The thing is that I can readily understand why groups like The American Conservative Union, Americans for Tax Reform, and the US Chamber of Commerce are supporting Television Watch. On the whole economic conservatives take the point of view that "the government that governs least is governs best", by which they really mean that the government that regulates least is best, and the describe liberals as wanting more and more regulation. On the other hand the agenda of the social conservatives is that government must make regulate human behaviour to make it "correct" (at least in their view). Television regulation is an area where the two visions of conservatism conflict.

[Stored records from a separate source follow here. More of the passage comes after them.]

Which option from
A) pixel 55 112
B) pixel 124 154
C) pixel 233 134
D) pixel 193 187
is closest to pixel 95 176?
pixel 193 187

To further explain this I need to dip back into my brief and disastrous attempt to become a teacher. One of my required classes was in educational administration where we were introduced to the concept of in loco parentis. If your Latin is even more nonexistent than mine, this roughly translate as "in place of the parent". In simple terms this meant that from the time the kids arrived at school to the time they got home, the teacher had powers over them equivalent to their parents. According to the acts and regulations governing the schools in Saskatchewan this meant that the teacher was to act in the manner of an idealised "fair and responsible" parent in all areas including discipline (which at the time that I was in university included corporal punishment as a last resort). It seems relatively clear that what the PTC and groups like it want is for the television industry to program their networks as if they were in loco parentis, and for the FCC to punish the networks if they don't. But all of this seems to ignore the role of parents.

In the darkest period of World War II, when France had fallen and the United States had yet to enter the war Winston Churchill told the United States "Give us the tools and we will finish the job." Government and the broadcast industry have done a lot to provide parents with the tools that they need to be fair and responsible. They have willingly surrendered certain of their First Amendment rights to freedom of speech by accepting laws on the language and images that can be shown. They provide rating labels in front of every entertainment show indicating what age group the show is suitable for, and sometimes include warnings both in text and spoken form at the start of shows. They make their labels compatible with the V-Chip technology as mandated by the FCC. Consider the tools available on my TV and cable set-up. My TV is equipped with the V-Chip (although it doesn't work with the Canadian ratings system). My TV allows me to block channels and is password protected. My digital cable box allows me to block specific programs, and to lock out entire channels. It too is password protected. Unlike people in North Korea I'm allowed to change channels. There's an on-off switch on both the TV and cable box. It seems to me that the existing regulations - the regulations which both the liberal and conservative supporters of Television Watch find acceptable - give parents plenty of tools to do the job.

What the PTC wants is reminiscent of what the campus Communists at the University of Saskatchewan wanted. Every Friday they'd set up their information tables in the College of Arts building under a big sign that said "No Free speak For The Klan." They wanted to decide what sort of speak was acceptable, and it seems to me that what the PTC wants to accomplish is pretty much the same thing. The question I always wanted to ask the campus Communists and would like to ask the PTC is this: once you've denied free speak for one group, what is to prevent someone else from denying free speak to another?